Act.5 サラが伝えてくれたこと

 

   『おい、見てみろよ。フィーナのいた所を』

「ん? これ?」

 アドルに言われて初めて、ぼくは壁のレンガのような石の中で一つだけ色違いの物があることに気がついた。
 ちょうど、手枷で捕らわれていたフィーナの真後ろに隠れる位置にある。

   『なんかの仕かけっぽいな。ヒロユキ、ちょいと触ってみろよ』

 言われるままに触ってみると、不意に壁ごとボロッと崩れた。

「わわっ?! ぼ、ぼく、壊すつもりなかったのにっ」

   『なにバカなこと言ってんだよ、これは隠し部屋の入り口だ!
 おたついてないで、中に入ってみろよ』

 恐る恐る中へ入ろうとしたぼくに、フィーナがぴったりとくっついてくる。彼女は今まで閉じ込められていたせいか、妙におどおどしていてぼくを頼ってくれているんだ。
 そっと触れる程度にぼくの腕をすがるフィーナは、すっごく可愛い。
 なんだか、自分が強くて頼りがいのある男になったみたいで、ちょっといい気分だ。

   『なにニヤついてんだよ、おまえは。
 ヒロユキが何をしようと文句をいう気はねえが、それはオレの体なんだぜ。それだけは忘れるなよ』

「う、うるさいなー、分かってるよっ」

 つい口に出して答えると、フィーナが不思議そうにぼくを見つめる。

「あっ、なんでもないんだっ。ぼく、ちょっと独り言を言うくせがあってさー、気にしないでいいよ。それより、早く中に入ろう」

 隠し部屋は、2メートル四方程の小さな部屋だった。床の真ん中に宝箱がぽつんと置いてある。

「宝箱か……どうしようかな?」

 独り言を言うふりをしてアドルに相談した末、ぼく逹は宝箱を開けることにした。
 幸い罠や鍵もかかっていないもので、中に入っていたのは銀色の優美な盾だった。

   『こいつはシルバー・シールドだな。並の盾よりも遥かに軽く、それでいて頑丈だ。いい物を手に入れたぜ』

 アドルの言葉通り銀の盾はずいぶんと軽くて、腕につけてもそんなに負担にはならなかった。大きさもそこそこだから、剣を振り回すのに邪魔になるということもじゃない。
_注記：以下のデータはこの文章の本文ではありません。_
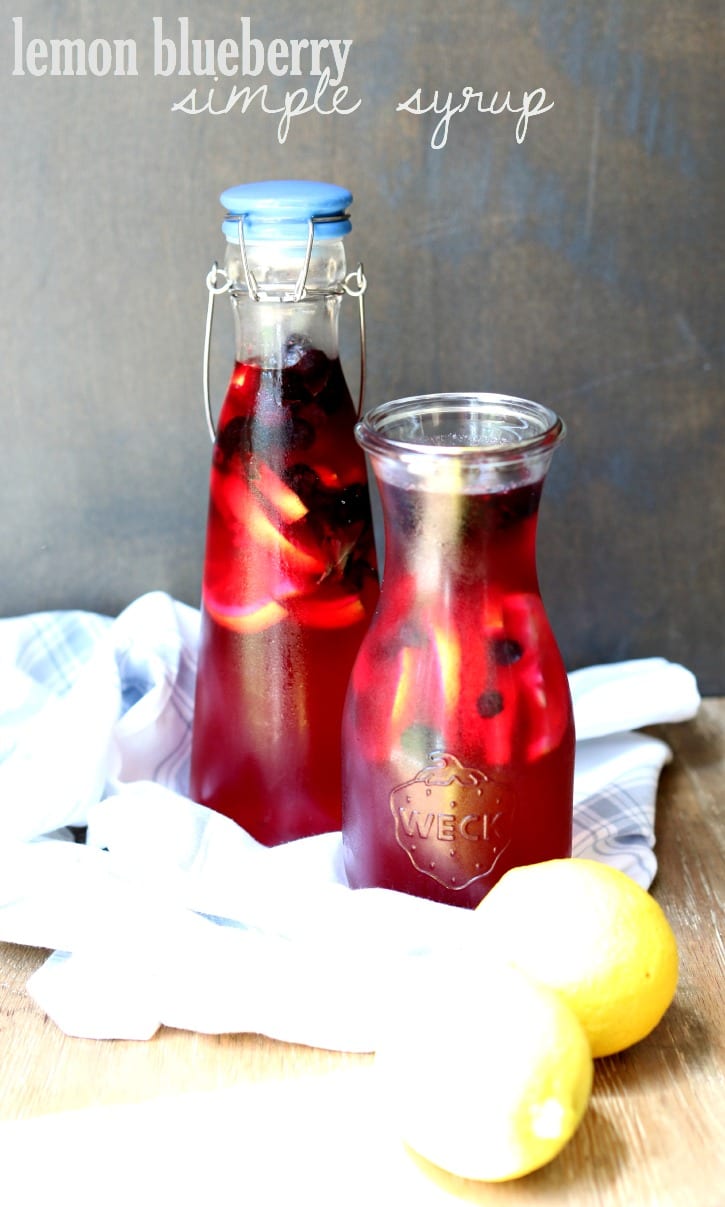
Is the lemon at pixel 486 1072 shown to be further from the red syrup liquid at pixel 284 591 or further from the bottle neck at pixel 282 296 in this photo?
Result: the bottle neck at pixel 282 296

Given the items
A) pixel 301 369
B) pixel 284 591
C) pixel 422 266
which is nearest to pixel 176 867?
pixel 284 591

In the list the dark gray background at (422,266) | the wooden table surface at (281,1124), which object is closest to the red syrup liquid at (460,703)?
the wooden table surface at (281,1124)

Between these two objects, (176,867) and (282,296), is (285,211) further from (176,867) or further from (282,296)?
(176,867)

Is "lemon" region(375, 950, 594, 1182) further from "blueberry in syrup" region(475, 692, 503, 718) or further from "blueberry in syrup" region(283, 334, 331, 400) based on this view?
"blueberry in syrup" region(283, 334, 331, 400)

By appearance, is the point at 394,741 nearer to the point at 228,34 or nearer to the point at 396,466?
the point at 396,466

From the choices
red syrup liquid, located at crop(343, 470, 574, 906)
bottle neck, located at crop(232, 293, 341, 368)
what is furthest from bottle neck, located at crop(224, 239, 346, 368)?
red syrup liquid, located at crop(343, 470, 574, 906)

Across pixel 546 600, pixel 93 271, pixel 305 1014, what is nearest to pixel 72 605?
pixel 93 271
「よーし、後はイースの本を探すだけだな。行くよ、フィーナ」

 

 


「うん、ここには何かありそうだな」

 さんざんっぱら迷路を歩いたあげく、ぼく逹がたどり着いたのは地下とは思えないくらい大きな広間だった。奥の壁に接して巨大な祭壇が設けられており、半分以上崩れて男か女かさえ分からない石像が立っている。
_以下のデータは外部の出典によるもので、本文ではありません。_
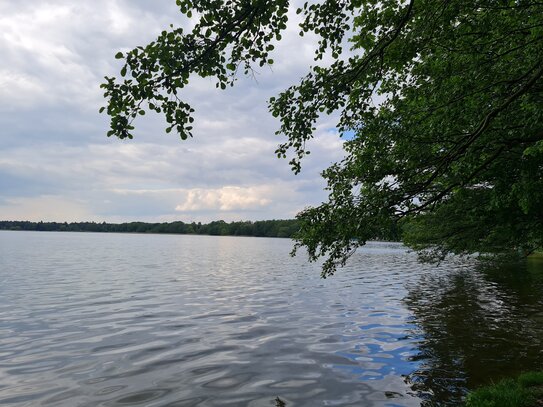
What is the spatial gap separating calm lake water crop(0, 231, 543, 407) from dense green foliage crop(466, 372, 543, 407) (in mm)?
1159

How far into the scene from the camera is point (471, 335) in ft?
57.1

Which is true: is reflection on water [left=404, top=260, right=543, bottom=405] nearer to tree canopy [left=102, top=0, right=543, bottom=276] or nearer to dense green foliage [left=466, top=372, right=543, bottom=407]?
dense green foliage [left=466, top=372, right=543, bottom=407]

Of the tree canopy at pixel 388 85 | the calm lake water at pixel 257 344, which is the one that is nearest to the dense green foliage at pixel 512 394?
the calm lake water at pixel 257 344

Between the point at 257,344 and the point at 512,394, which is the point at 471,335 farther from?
the point at 257,344

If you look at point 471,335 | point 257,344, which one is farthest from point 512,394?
point 257,344

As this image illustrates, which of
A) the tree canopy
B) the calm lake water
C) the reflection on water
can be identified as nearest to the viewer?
the tree canopy

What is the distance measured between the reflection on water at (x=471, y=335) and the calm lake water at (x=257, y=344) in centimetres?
6

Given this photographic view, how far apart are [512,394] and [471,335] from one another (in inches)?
329

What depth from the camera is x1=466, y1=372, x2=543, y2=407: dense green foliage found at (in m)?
9.25

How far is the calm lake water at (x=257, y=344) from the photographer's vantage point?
11.5 metres

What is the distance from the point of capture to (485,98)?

   『一種の礼拝堂みたいだな。この荒れ様から見て、ずいぶんと長い間使われていなかったみたいだが……』

「歩いてきた距離から考えればここが神殿の中心部みたいだし、イースの本があるとしたら、ここしかないんだけど」

 アドルから聞いた通りの説明をそのままそっくりフィーナに話ながら、ぼくはその辺を探してみた。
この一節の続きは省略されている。